Share your dilemmas and get honest opinions from other Mumsnetters.

To not change my stance even in the face of my mother threatening suicide?

162 replies

SABaby · 12/04/2017 06:01

Several months ago, I cut my mother out my family’s life due to the repulsive comments she made to my daughters regarding their appearance. My kids are half black/half white (14 and 11). DD1 has olive skin and DD2 has light caramel skin. The last time their grandmother saw them, she told my babies that it’s a shame DD2 doesn’t have her older sister’s lighter skin tone. And that DD2 would be so much prettier if she had her sister’s olive skin tone. This greatly upset both my children.

When I found out, the rage that consumed me was overwhelming. I had it out with my mother and told her that I never want her anywhere near my kids and my husband again. Over the last few months, my mum has been bombarding family members, telling them about my “cruelty.” Last week I received a letter from her – it stated that without the joy of her grandkids, she sees no point in living anymore.

Now, this isn’t the first time my mother has threatened to kill herself. She’s never done it directly to me, but a few times to my dad. I remember when I was a little girl, she once took a knife and pointed it to her stomach – she told my dad she would stab herself if he went out for a drink with his colleagues that night (I kid you not). She’s always been the melodramatic and manipulative type.

When I got the letter, I called my mother and we spoke on the phone. I told her I can see her, but my children just can’t be around her. I don’t want them recalling what happened. When I told her the kids are still off-limits for her, she reiterated her suicidal threats. Then she started shouting at me – saying how unfair and cruel I was being.
She hurt my daughters tremendously, and that’s something that I not only find hard to understand, but to forgive. And it’s something I’m not willing to risk for a second time.

OP posts:
GeekLove · 12/04/2017 09:03

In my experience people who threaten to Kill themselves like that seldom do unless by accident.

aaaaargghhhhelpme · 12/04/2017 09:04

Yours DDs 11. Entering a new phase of her life. Where she will undoubtedly be more aware of how she looks. This kind of comment can seriously affect her.

I'm mixed race. And I still remember precisely every little thing people have said about my skin and appearance. And as much as I try not to let it affect me - it does.

There are two issues really. Firstly her lack of appreciation for what she's said. The inherent racism behind it.
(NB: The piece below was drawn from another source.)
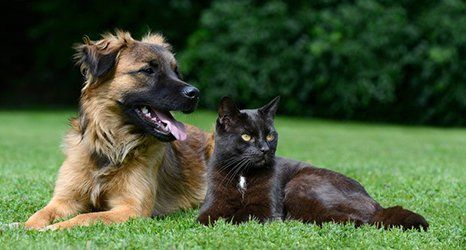 dog and a cat lying together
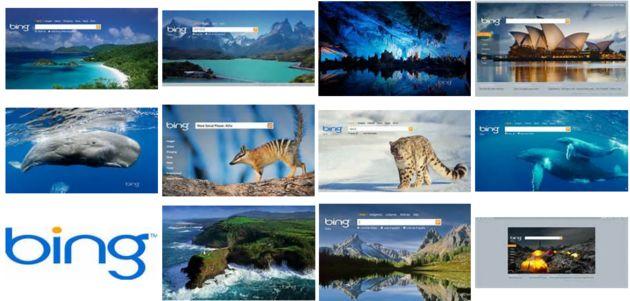 Bing claimt de beste zoekmachine voor illustraties te zijn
Whether you can get through to her that this is not ok and how important it is not to bloody differentiate between your DDs.

And the other is her manipulation and emotional blackmail to get her own way. Like a child stomping their feet and head butting them self to get sympathy and ultimately their own way. She also needs to learn that this sort of behaviour does not get her what she wants. And I would also not want this sort of thing around my dcs.

Best of luck op. It's not easy. Flowers

faithinthesound · 12/04/2017 09:06

Haven't read the thread, but I have ZERO patience for emotional blackmail in the form of suicide threats.

I would alert the police.

If she's really suicidal, then you've obtained for her the help which she needs, and saved her life.

If she's Hollywooding for attention, then she'll get a nice chat with the local constabulary about making spurious threats of suicide and wasting police time.

Either way, this sounds to me like a Her problem, not a You problem.

Kia kaha.

jeanne16 · 12/04/2017 09:06

Also remember you are showing them that it is ok to just not bother about your own Mother. I hope for your sake you don't offend either of your daughters in years to come. The lesson you have given them may mean they will think it is just fine to abandon you too.

I always think you should treat people as you wish to be treated yourself. Why not forgive your Mother and move on.

Birdandsparrow · 12/04/2017 09:14

Bloody hell, don't families just have arguments and move on anymore?

Well, sometimes there is someone in the family who is always pulling this kind of shit, being cuntish and then the minute they are pulled up on it, instead of apologising and making amends, starts threatening suicide and using other types of emotional blackmail. When you've had this your WHOLE life, sometimes it's the seemingly "little" thing (although I don't think the skin colour comment was little) that pushes you over the edge and you realise that it will always be like this and every time you try to build a bridge the manipulative person just burns it back down again.
And yes, I would imagine there is a big backstory if the grandmother is a serial suicide threatener.

Birdandsparrow · 12/04/2017 09:16

I always think you should treat people as you wish to be treated yourself. Why not forgive your Mother and move on.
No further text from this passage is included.